Emerson College’s only independent, student-run newspaper since 1947

The Berkeley Beacon

Emerson College’s only independent, student-run newspaper since 1947

The Berkeley Beacon

Emerson College’s only independent, student-run newspaper since 1947

The Berkeley Beacon

Letourneau puts focus on attitude, team building

 

A 0-19 record might disappoint some coaches, but not Craig Letourneau. When he first started the boys high school volleyball program at Mount Saint Charles Academy in Rhode Island, the team didn’t win a single game.

“We got swept in every single match,” Letourneau said of the team’s first season.

But, Letourneau said, the players’ spirits weren’t defeated.

“The following year, every single one of those players came back ready to go,” he said.

Two years later, Letourneau’s high school players were undefeated state champions.

And Letourneau brought that experience with him when he was hired to expand Emerson’s volleyball program.

Steve Selnick, a junior broadcast journalism major, has been playing since the inception of the men’s program three years ago.

“[Letourneau] definitely knows how to build a team,” Selnick said. “He really knows how to motivate the players.”

Before Letourneau was hired, the women’s team had never surpassed the quarter-finals, and there was no men’s program.

Now, Emerson Volleyball is an inclusive program in which both the men’s and women’s teams have been contenders in the Great Northeast Athletic Conference playoffs each year.

Letourneau described the Mount Saint Charles Academy team’s turn around as his proudest coaching moment and said he felt similar pride again in 2009 when the Emerson women’s volleyball team made the GNAC championship.

“The women worked so hard to get to that point,” Letourneau said.

Letourneau said he’s been involved in athletics since he was a child, and wants his teams to feel like a big family.

“My dad was a coach, so I’m a coach’s son,” he explained. “I love the relationships in sports.”

Letourneau said he wants his players to depend on him and on one another.

“They know I’m going to respect them and care for them and do whatever I can for them, and in turn they’ll do the same for me.”

Former rival coach Chris Wright said he is impressed by the team’s sense of unity.

“They back each other up when someone is down,” said Wright, who was volleyball coach at Emmanuel College and worked in Emerson’s admission office when Letourneau was hired.

Though Wright no longer coaches at Emmanuel, he is an associate director and coordinator of multicultural recruitment at Emerson.

Even early in the program, Wright said, the Lions were strong against Emmanuel’s more mature program.

“They have a great camaraderie on and off the court,” Wright said. “For such a short program, that was a heck of an accomplishment.”

Recently, Wright said he enjoyed sitting in on a men’s volleyball practice, where he watched Letourneau use scenarios to prepare the team for an upcoming game.

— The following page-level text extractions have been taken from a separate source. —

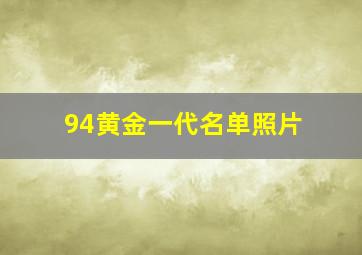 94黄金一代名单照片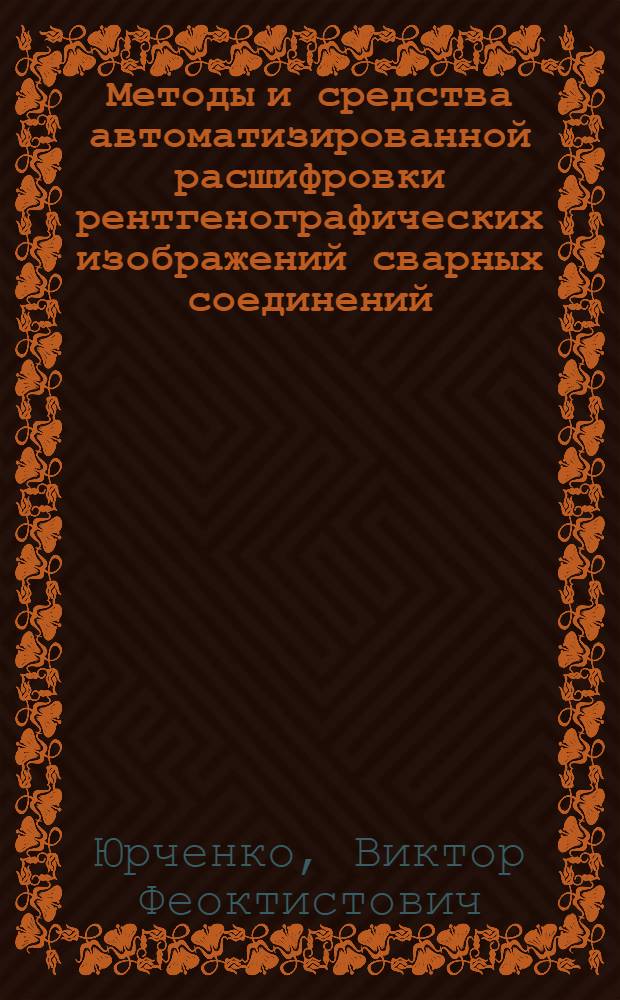 Методы и средства автоматизированной расшифровки рентгенографических изображений сварных соединений

Юрченко, Виктор Феоктистович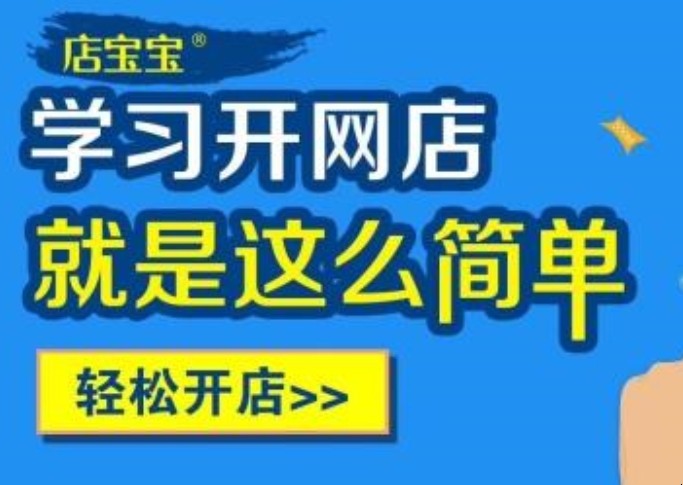 店宝宝®

学习开网店

就是这么简单

轻松开店>>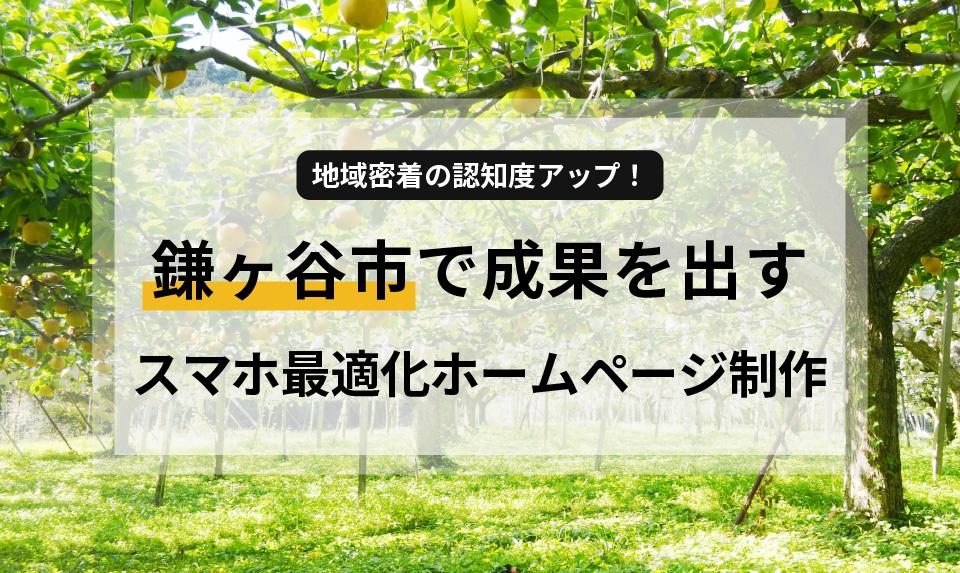 地域密着の認知度アップ！

鎌ヶ谷市で成果を出す

スマホ最適化ホームページ制作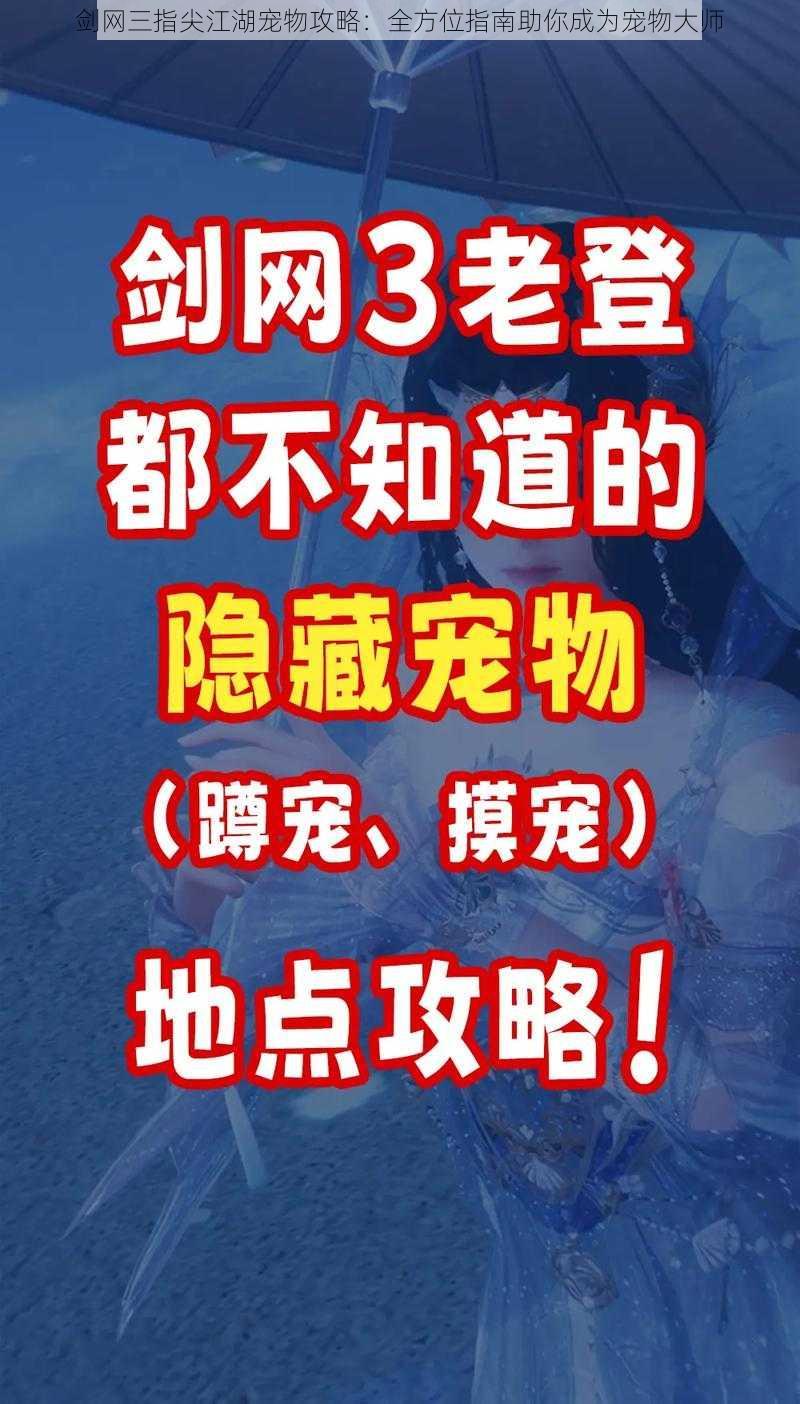 剑网三指尖江湖宠物攻略：全方位指南助你成为宠物大师

剑网3老登
都不知道的
隐藏宠物
（蹲宠、摸宠）
地点攻略！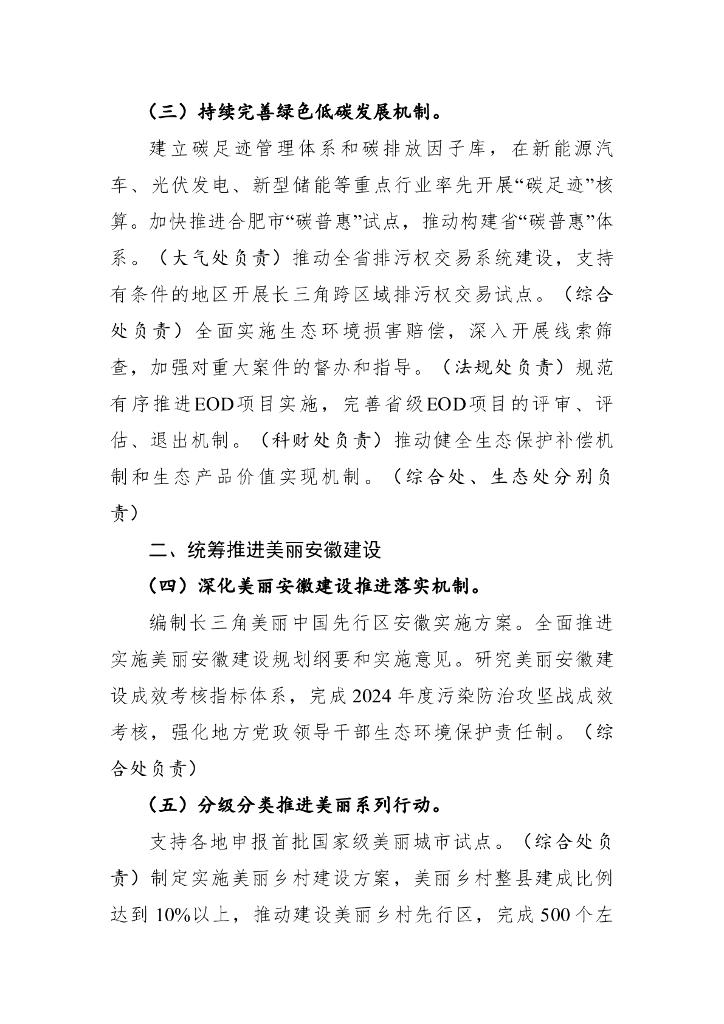 （三）持续完善绿色低碳发展机制。

建立碳足迹管理体系和碳排放因子库，在新能源汽车、光伏发电、新型储能等重点行业率先开展“碳足迹”核算。加快推进合肥市“碳普惠”试点，推动构建省“碳普惠”体系。（大气处负责）推动全省排污权交易系统建设，支持有条件的地区开展长三角跨区域排污权交易试点。（综合处负责）全面实施生态环境损害赔偿，深入开展线索筛查，加强对重大案件的督办和指导。（法规处负责）规范有序推进EOD项目实施，完善省级EOD项目的评审、评估、退出机制。（科财处负责）推动健全生态保护补偿机制和生态产品价值实现机制。（综合处、生态处分别负责）

二、统筹推进美丽安徽建设

（四）深化美丽安徽建设推进落实机制。

编制长三角美丽中国先行区安徽实施方案。全面推进实施美丽安徽建设规划纲要和实施意见。研究美丽安徽建设成效考核指标体系，完成2024年度污染防治攻坚战成效考核，强化地方党政领导干部生态环境保护责任制。（综合处负责）

（五）分级分类推进美丽系列行动。

支持各地申报首批国家级美丽城市试点。（综合处负责）制定实施美丽乡村建设方案，美丽乡村整县建成比例达到10%以上，推动建设美丽乡村先行区，完成500个左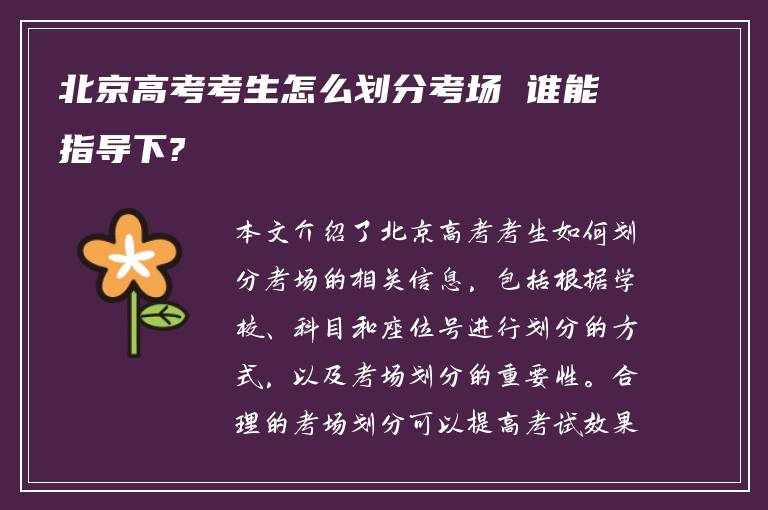 北京高考考生怎么划分考场 谁能指导下?

本文介绍了北京高考考生如何划分考场的相关信息，包括根据学校、科目和座位号进行划分的方式，以及考场划分的重要性。合理的考场划分可以提高考试效果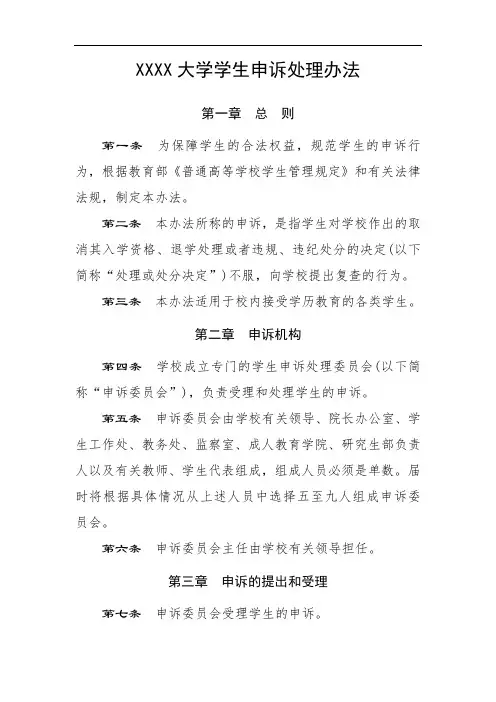 XXXX 大学学生申诉处理办法

第一章　总　则

第一条　为保障学生的合法权益，规范学生的申诉行为，根据教育部《普通高等学校学生管理规定》和有关法律法规，制定本办法。

第二条　本办法所称的申诉，是指学生对学校作出的取消其入学资格、退学处理或者违规、违纪处分的决定（以下简称“处理或处分决定”）不服，向学校提出复查的行为。

第三条　本办法适用于校内接受学历教育的各类学生。

第二章　申诉机构

第四条　学校成立专门的学生申诉处理委员会（以下简称“申诉委员会”），负责受理和处理学生的申诉。

第五条　申诉委员会由学校有关领导、院长办公室、学生工作处、教务处、监察室、成人教育学院、研究生部负责人以及有关教师、学生代表组成，组成人员必须是单数。届时将根据具体情况从上述人员中选择五至九人组成申诉委员会。

第六条　申诉委员会主任由学校有关领导担任。

第三章　申诉的提出和受理

第七条　申诉委员会受理学生的申诉。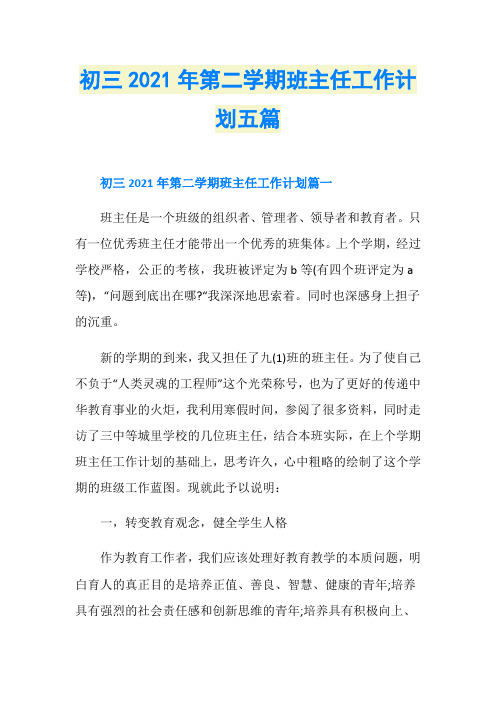 初三 2021 年第二学期班主任工作计划五篇

初三 2021 年第二学期班主任工作计划篇一

班主任是一个班级的组织者、管理者、领导者和教育者。只有一位优秀班主任才能带出一个优秀的班集体。上个学期，经过学校严格，公正的考核，我班被评定为 b 等(有四个班评定为 a 等)，“问题到底出在哪?”我深深地思索着。同时也深感身上担子的沉重。

新的学期的到来，我又担任了九(1)班的班主任。为了使自己不负于“人类灵魂的工程师”这个光荣称号，也为了更好的传递中华教育事业的火炬，我利用寒假时间，参阅了很多资料，同时走访了三中等城里学校的几位班主任，结合本班实际，在上个学期班主任工作计划的基础上，思考许久，心中粗略的绘制了这个学期的班级工作蓝图。现就此予以说明：

一，转变教育观念，健全学生人格

作为教育工作者，我们应该处理好教育教学的本质问题，明白育人的真正目的是培养正值、善良、智慧、健康的青年;培养具有强烈的社会责任感和创新思维的青年;培养具有积极向上、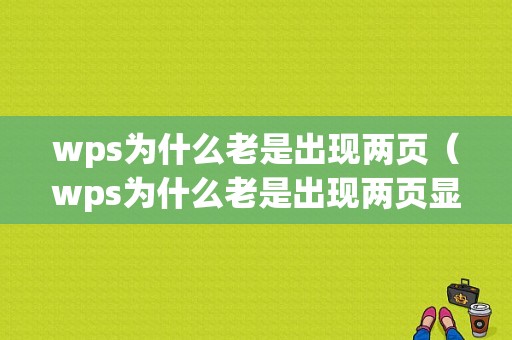 wps为什么老是出现两页（wps为什么老是出现两页显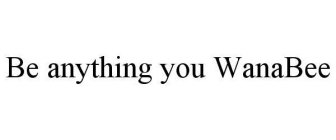 Be anything you WanaBee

“I love the conditioning that the guys have to go through,” he said. “[Letourneau] impacts the players’ volleyball I.Q.”

Wright said any rivalry between the two has faded  and he even made an appearance as a guest coach at one of Letourneau’s practices.

But just because students aren’t on the volleyball team doesn’t mean they can’t train with Letourneau. He teaches an open workout class at the campus fitness center.

Letourneau describes his circuit training class, which meets Mondays from 12:30-1:30 p.m.,  as a boot camp session in which participants learn to use their own body weight as resistance.

But when asked if he considers himself a bodybuilder, Letourneau laughed and said he doesn’t see himself that way.

“I like fitness. I like to work out.”

Rather than solely focusing on winning, Letourneau said his main goal as a coach is to build a volleyball culture of players with perseverance who are compassionate in their daily lives.

If his players are good role models for his five-year-old son and three-year-old daughter, Letourneau said, he’s done his job.

“Success on the court is great, but I want my kids to keep their noses clean.”

Evan Sporer, assistant sports editor of the Beacon and member of the Emerson Volleyball team, did not edit this article.